What is Zone-based FW architecture?

You must understand the zone-based firewall model to really understand the Cisco SD-WAN enterprise firewall.

In the past, stateful firewalls used the Context-Based Access Control (CBAC) architecture, where individual interfaces were configured with a stateful inspection policy. This architecture introduces many inefficiencies, such as:

  • manual configuration of multiple interfaces
  • a high chance of human error
  • an interface change requires a change in the firewall policy
  • often in conflict with high-availability techniques such as ECMP and Active-Active forwarding
  • limits the granularity of the firewall policies
  • does not scale sufficiently

The zone-based firewall architecture (ZBFW) overcomes these inefficiencies by utilizing zones instead of interfaces and applying inspection policies to the traffic between zones instead of between individual interfaces. This abstracts the router's interfaces away from the security inspection policies. You can add and remove interfaces from zones without changing the inspection policy. The ZBFW architecture is much more flexible, has a hierarchical structure, and scales more efficiently than the old CBAC architecture.

Types of Zones

A zone is a logical abstraction that represents multiple router interfaces. Since SD-WAN utilizes the concept of VPNs and each interface on an edge router is always assigned to a VPN id, a zone in Cisco SD-WAN is a grouping of one or more VPNs. However, in the end, a zone translates to a group of interfaces. For example, if we define a zone named "Employees," that includes VPNs 3 and 4. All router interfaces that are assigned with VPN ids 3 and 4 would be part of zone "Employees." 

SD-WAN ZBFW Zone Types
Figure 1. SD-WAN ZBFW Zone Types

There are a few different types of zones, depending on whether the zone is user-defined or system-defined, or on how it is configured. Figure 1 shows an example of each zone type, as shown in figure 1 above.

VPN-based Zones

The most general type of zone is a VPN-based zone which is a grouping of one or more VPNs. The output below shows how we define a VPN-based zone.

zone security WEB
 vpn 2
!
zone security DATABASE
 vpn 3
!

Since the VPN id is a globally significant value for the SD-WAN domain, a zone defined by a grouping of VPNs could be reused in many device templates, which makes it very scalable. Notice that a VPN can be part of only one zone.

Interface-based Zones

Another way of defining a zone is by assigning individual interfaces to the zone. This allows for greater granularity for the firewall policy configuration. For example, different interfaces part of the same VPN segment can be assigned to different zones (hence applying different firewall policies). 

zone security DATABASE
!
interface GigabitEthernet3
   vrf forwarding 3
   ip address 172.16.1.3 255.255.255.0
   zone-member security DATABASE
  !

Notice that the same interface can be assigned to an interface-based and a VPN-based zone. Additionally, we can pair a VPN-based zone with an interface-based zone and vice-versa.

Default Zone

Apart from the user-defined zones, there are two system-defined zones. The first one is the Default zone. Each VPN or router interface that has not been explicitly assigned to a security zone belongs to the default zone.

zone security default

Self Zone

The second system-defined zone is the self-zone. It includes all router's IP addresses. All traffic to and from the self-zone is allowed by default. The solution allows us to apply a firewall policy to the traffic between the self-zone and another security zone. However, you must be very careful when applying security to the self-zone as it may impact the sd-wan control connections.

zone security self

Zone Pairs

A zone establishes the security boundary where traffic is subject to firewall inspection. By default, if no firewall policy is explicitly applied between zones, all traffic within a zone is allowed, while all traffic between zones is dropped.

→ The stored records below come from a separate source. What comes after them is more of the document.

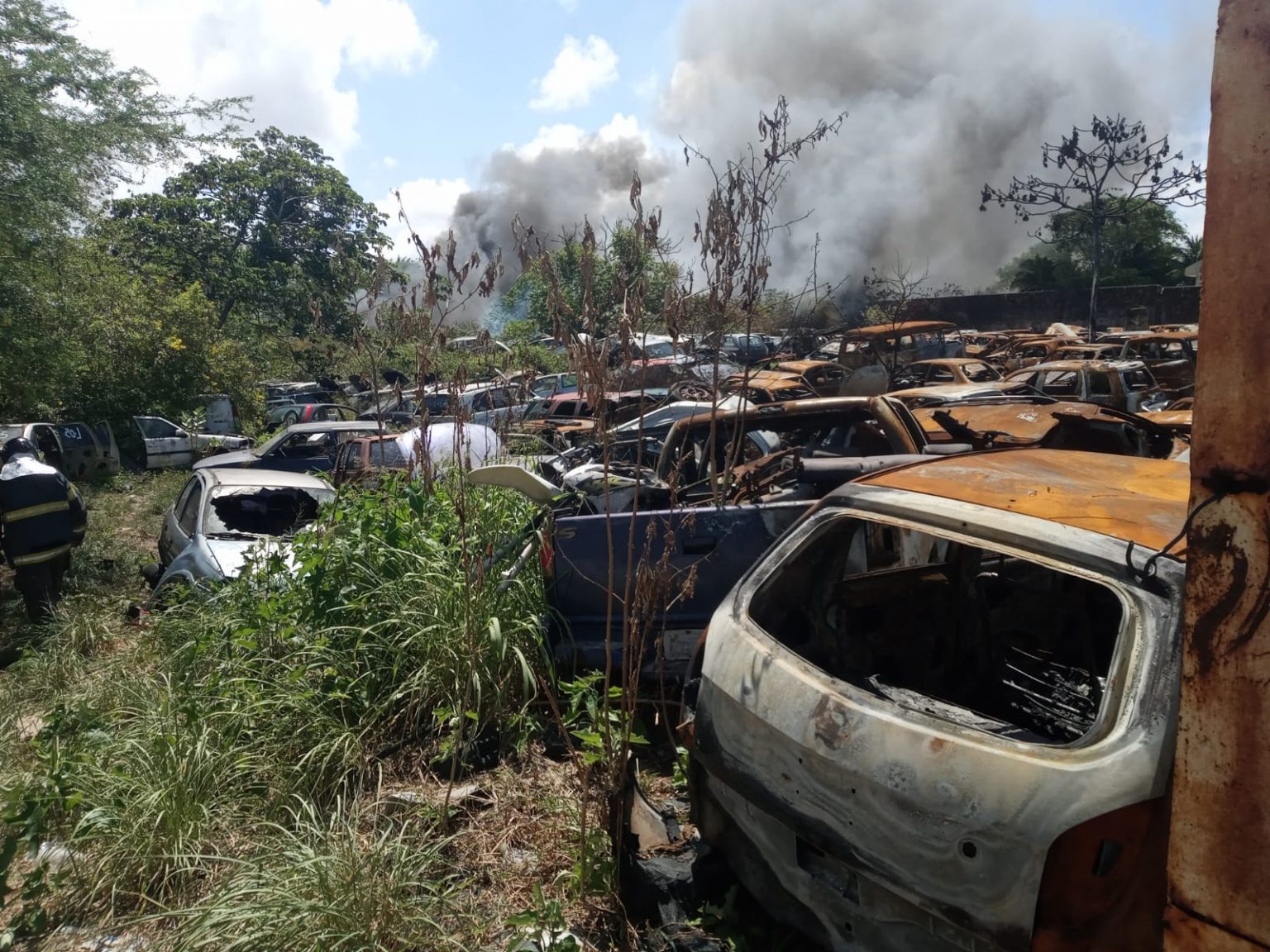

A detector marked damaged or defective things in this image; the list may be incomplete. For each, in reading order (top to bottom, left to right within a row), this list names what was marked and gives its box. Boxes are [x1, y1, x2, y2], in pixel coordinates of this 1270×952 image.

rusted car roof [843, 321, 955, 340]
burned car window opening [205, 492, 330, 538]
shattered rear window [203, 487, 335, 540]
burned car wreck [690, 451, 1183, 952]
burned car window opening [747, 515, 1127, 746]
shattered rear window [747, 517, 1127, 751]
rusted car roof [853, 451, 1188, 555]
rust-stained metal surface [853, 451, 1188, 555]
rust-stained metal surface [1163, 0, 1270, 949]
metal pole with rust [1163, 3, 1270, 949]
rusty metal post [1168, 3, 1270, 949]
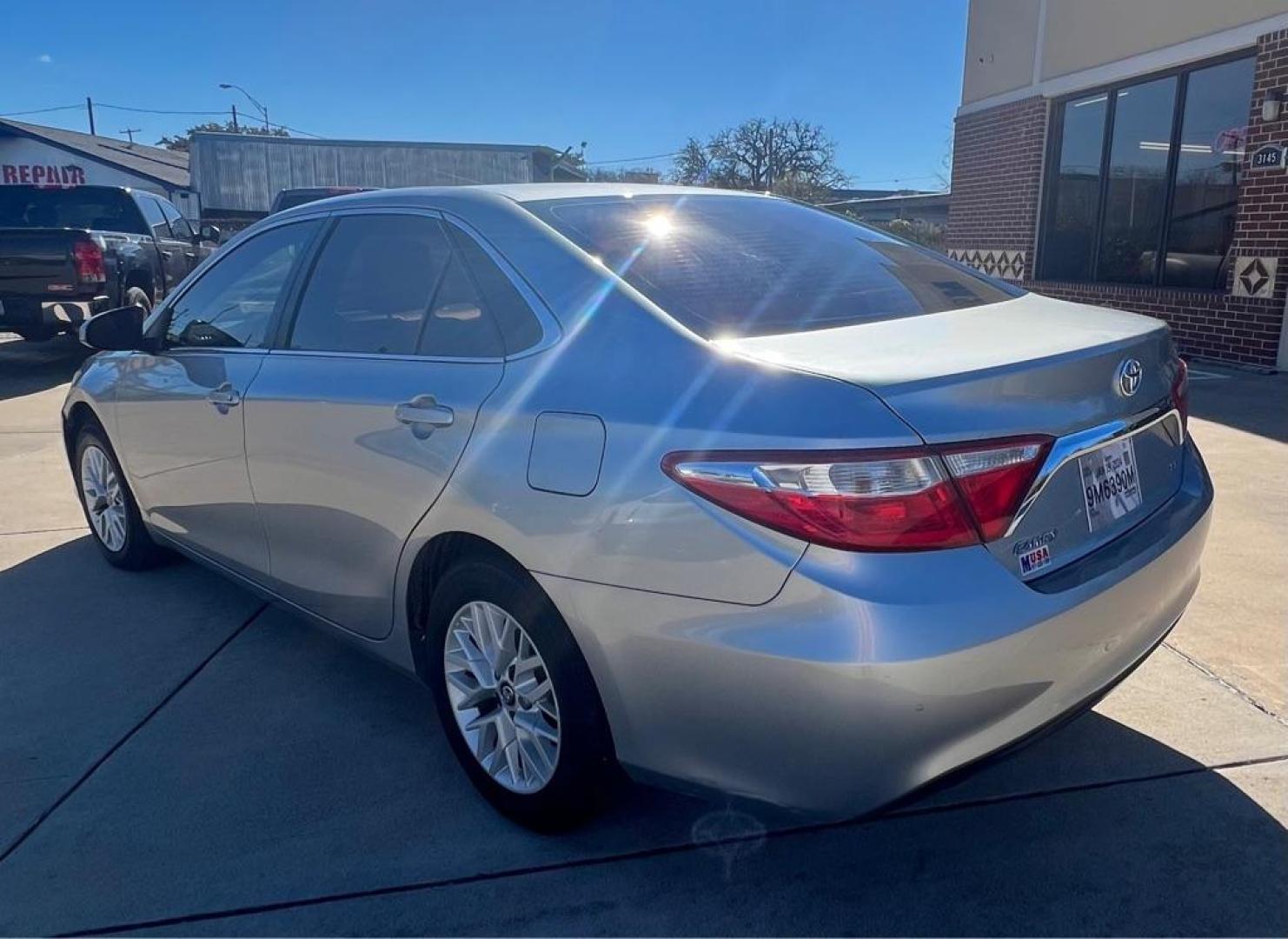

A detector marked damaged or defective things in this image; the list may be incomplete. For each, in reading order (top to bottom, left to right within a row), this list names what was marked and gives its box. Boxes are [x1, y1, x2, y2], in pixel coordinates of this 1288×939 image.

pavement crack [0, 600, 269, 865]
pavement crack [1164, 641, 1283, 726]
pavement crack [57, 747, 1288, 937]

A zone pair is a logical association between two zones - one being a source zone and the other being a destination zone. A firewall policy is always applied to a zone pair and acts upon the traffic in the direction from the source toward the destination zone.

SD-WAN Zone Pair
Figure 2. SD-WAN Zone Pair

The configuration representation of the zone-pairing is as shown in the output below:

zone-pair security WEB-TO-DB source WEB destination DATABASE
 service-policy type inspect FIREWALL-POLICY

It is important to notice that the zone pair is a unidirectional association between two zones. Hence when a firewall policy is applied to the zone, only the traffic crossing the zones from source to destination is subject to the firewall policy.

Firewall Policy Configuration Workflow

Let's now quickly go through the process of configuring and applying a firewall policy. The following sequence of steps describes the general firewall policy workflow:

  1. Define zones -  we define one source and one destination zone using one of the configuration types described above.
  2. Define a zone-pair - since zone associations are directional, we must ensure that we pair the zones in the intended traffic direction.
  3. Create a security policy - a security policy is a container for all policies such as Firewall, IPS, URLF, AMP, etc. 
    1. Define a firewall policy - within the security policy, we define a firewall policy.
    2. Define traffic rules - we match interesting traffic using object-groups and class-maps. Then we specify a firewall action for the matching traffic. Ultimately, we define a default firewall action (drop by default).
    3. Apply the firewall policy to a zone pair - a firewall policy is always applied to a zone-pair. Notice that within the security policy, we can define many firewall policies applied to different zone pairs.
  4. Attach the security policy to a device template

Figure 3 below illustrates the firewall policy workflow.

SD-WAN Zone-based Firewall Configuration Steps
Figure 3. SD-WAN Zone-based Firewall Configuration Steps

Firewall Actions

When a firewall policy is applied to a zone pair, the traffic flows crossing the source zone are subject to the following three firewall actions: 

  • Inspect — The "inspect" firewall action provides stateful traffic control. The router creates connections for the matching flows and tracks their state. Subsequently, the router automatically allows return traffic from the destination zone back to the source zone in reply to connection requests. Additionally, a parameter map can be applied to record connections' start/stop times, duration, data volume, etc.
  • Pass — The "pass" firewall action provides stateless traffic control. The router simply forwards the matching traffic from the source to the destination zone. It does not track the state of connections. Returning traffic isn't allowed, so a parallel firewall policy must be configured and applied for the traffic in the opposite direction. This firewall action is typically used with protocols such as ISAKMP, IPsec, and DTLS/TLS, which have predictable behavior and are inherently secure. 
  • Drop — The "drop" firewall action silently discards the matched traffic. Silently means that the router does not notify the relevant end host. (when traffic is dropped by an ACL, the router sends an ICMP "host unreachable" message to the relevant end-host).

Firewall Scenario Use Cases

Cisco's Enterprise Application-Aware Firewall can perform intra-zone-based firewalling and inter-zone-based firewalling based on zone pair association and traffic flow between zones.

Inter-zone Firewall

Figure 4 illustrates an inter-zone security use case where hosts in different zones on the same router are secured with a firewall policy. At the same time, the same policy also secures hosts across the fabric in different zones (assuming the same security policy is applied to both edge routers). 

Inter-Zone Firewall Application
Figure 4. Inter-Zone Firewall Application

Notice that for connectivity between different zones (different VPNs) to occur, we must configure route leaking on the vSmart controller first using the "export-to" policy action.